Podkłady
mineralne są już dobrze znane wśród kobiet, które chcą nie tylko ładnie
wyglądać, ale maja na uwadze pielęgnację swojej cery.
Osobiście jestem zakochana w podkładach
mineralnych a swoją przygodę z nimi rozpoczęłam jakieś dwa lata temu właśnie z
firmą Annabelle Minerals. Uważam,że są przodownikami na naszym rynku wśród
"minerałów".
oto co o swoich minerałach napisał
producent:
W Annabelle Minerals wierzymy, że „im
mniej składników, tym bezpieczniej”. Jednym z naszych celów było więc
stworzenie kosmetyków, w skład których wchodziłyby wyłącznie niezbędne
składniki, których obecność przynosi określone korzyści. Dziś możemy śmiało
stwierdzić, że produkowane przez nas kosmetyki naturalne zawierają wszystkie składniki
niezbędne do zapewnienia odpowiedniej pielęgnacji i nieskazitelnego wyglądu
Twojej skóry.
Mika
Półtransparenty minerał o perłowym
połysku. Minerał wykorzystywany jest w pudrach i podkładach, gdyż jej drobne
cząsteczki doskonale odbijają światło. To dzięki nim skóra nabiera blasku, a
wszelkie niedoskonałości i zmarszczki są mniej widoczne.
Tlenek cynku
Jego głównym zadaniem jest ochrona skóry
przed szkodliwym działaniem promieni UVA i UVB. Ponadto tlenek cynku posiada
również działanie antybakteryjne i lecznicze – pomaga w leczeniu trądziku,
łagodzi podrażnienia oraz przyspiesza gojenie. Kosmetyki naturalne zawierające
tlenek cynku są odporne na działanie wody.
Dwutlenek tytanu
Niezwykle istotny składnik kosmetyków,
ceniony ze względu na swoje właściwości antybakteryjne i kryjące. Dwutlenek
tytanu jest również naturalnym filtrem promieni UV oraz pigmentem. Poza
przemysłem kosmetycznym stosowany jest również w branży spożywczej - to z niego
powstaje „M” na każdym cukierku M&M’s.
Tlenki żelaza i ultramaryna
Używane jako pigmenty, dla uzyskania
odpowiedniej barwy kosmetyku.
Równie ważne jak to co zawierają nasze
produkty, jest to czego nie zawierają. Kosmetyki Annabelle Minerals są
produkowane bez użycia talku, substancji zapachowych, parabenów, olei mineralnych,
silikonów, konserwantów, alkoholu, emulgatorów, sztucznych barwników oraz
tlenochlorku bizmutu.
Czy nie brzmi to zachęcająco?
Wśród oferty firmy jest ogrom kolorów,
każdy może sobie wybrać odcień, który będzie współgrał z naszą karnacją. A co jeśli
się nie trafi z odcieniem, wyrzucić pieniądze w błoto? Otóż nie. Można zamówić
sobie kilka próbek, żeby dobrać odcień a dopiero później zamówić pełnowymiarowy
kosmetyk.
Dzisiaj przedstawię trzy odcienie
podkładów:
kryjący- beige medium
kryjący- natural fairest
matujący-natural fairest
efekt jaki dają jest zadziwiający!
Znikają wszelkie przebarwienia,
rozszerzone pory są mniej widoczne, skóra jest aksamitna i matowa na długi
czas.
Za pełnowymiarowy słoiczek o gramaturze
4g zapłacimy 30zł a 10g 50zł za próbkę 1g zapłacimy 7,50zł
Po nałożeniu podkładu należało by
zniwelować podkrążone oczy. Tu z pomocą przybywa korektor mineralny w kolorze
medium. Ten korektor zakryje wszystko! Bez tworzenia maski.

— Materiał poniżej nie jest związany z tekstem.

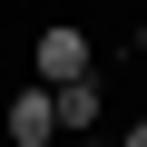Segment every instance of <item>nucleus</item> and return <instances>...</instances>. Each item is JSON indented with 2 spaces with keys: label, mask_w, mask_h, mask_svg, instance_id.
<instances>
[{
  "label": "nucleus",
  "mask_w": 147,
  "mask_h": 147,
  "mask_svg": "<svg viewBox=\"0 0 147 147\" xmlns=\"http://www.w3.org/2000/svg\"><path fill=\"white\" fill-rule=\"evenodd\" d=\"M79 79H98V69H88V30L79 20H49L30 39V88H79Z\"/></svg>",
  "instance_id": "1"
},
{
  "label": "nucleus",
  "mask_w": 147,
  "mask_h": 147,
  "mask_svg": "<svg viewBox=\"0 0 147 147\" xmlns=\"http://www.w3.org/2000/svg\"><path fill=\"white\" fill-rule=\"evenodd\" d=\"M10 147H59V108H49V88H20V98H10Z\"/></svg>",
  "instance_id": "2"
},
{
  "label": "nucleus",
  "mask_w": 147,
  "mask_h": 147,
  "mask_svg": "<svg viewBox=\"0 0 147 147\" xmlns=\"http://www.w3.org/2000/svg\"><path fill=\"white\" fill-rule=\"evenodd\" d=\"M49 108H59V137H98V108H108V88H98V79H79V88H49Z\"/></svg>",
  "instance_id": "3"
},
{
  "label": "nucleus",
  "mask_w": 147,
  "mask_h": 147,
  "mask_svg": "<svg viewBox=\"0 0 147 147\" xmlns=\"http://www.w3.org/2000/svg\"><path fill=\"white\" fill-rule=\"evenodd\" d=\"M118 147H147V118H137V127H127V137H118Z\"/></svg>",
  "instance_id": "4"
},
{
  "label": "nucleus",
  "mask_w": 147,
  "mask_h": 147,
  "mask_svg": "<svg viewBox=\"0 0 147 147\" xmlns=\"http://www.w3.org/2000/svg\"><path fill=\"white\" fill-rule=\"evenodd\" d=\"M69 147H118V137H69Z\"/></svg>",
  "instance_id": "5"
}]
</instances>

Za pełnowymiarowy słoiczek o gramaturze
4g zapłacimy 30zł trzy próbki odcieni 1g każdy w woreczku strunowym zapłacimy
6,90zł
Następnym krokiem jest aplikacja różu. Po
wykończeniu mojego ukochanego koloru sunrise postawiłam tym razem na kolor
rose.
Nadaje cudowny kolor różany. Skóra
nabiera zdrowego wyglądu, wydaję się być świeższa.
za 4g zapłacimy 30zł za wszystkie
odcienie róży w woreczkach strunowych zapłacimy 9,90zł
Wielkim odkryciem były dla mnie cienie
mineralne z tejże firmy. Trzy kolory, które opisze są testerami a już widzę,że
są tak wydajne,że starczą na bardzo, bardzo długo.
- cień ice cream jest to pigment w kolorze lekko różowym z mikrodrobinkami. ma atłasowe wykończenie. cudownie rozświetla.
- cień cappuccino jest to pigment o kolorze wrzosowym ( tak, nazwa jest troche mylna) posiada mikrodrobinki.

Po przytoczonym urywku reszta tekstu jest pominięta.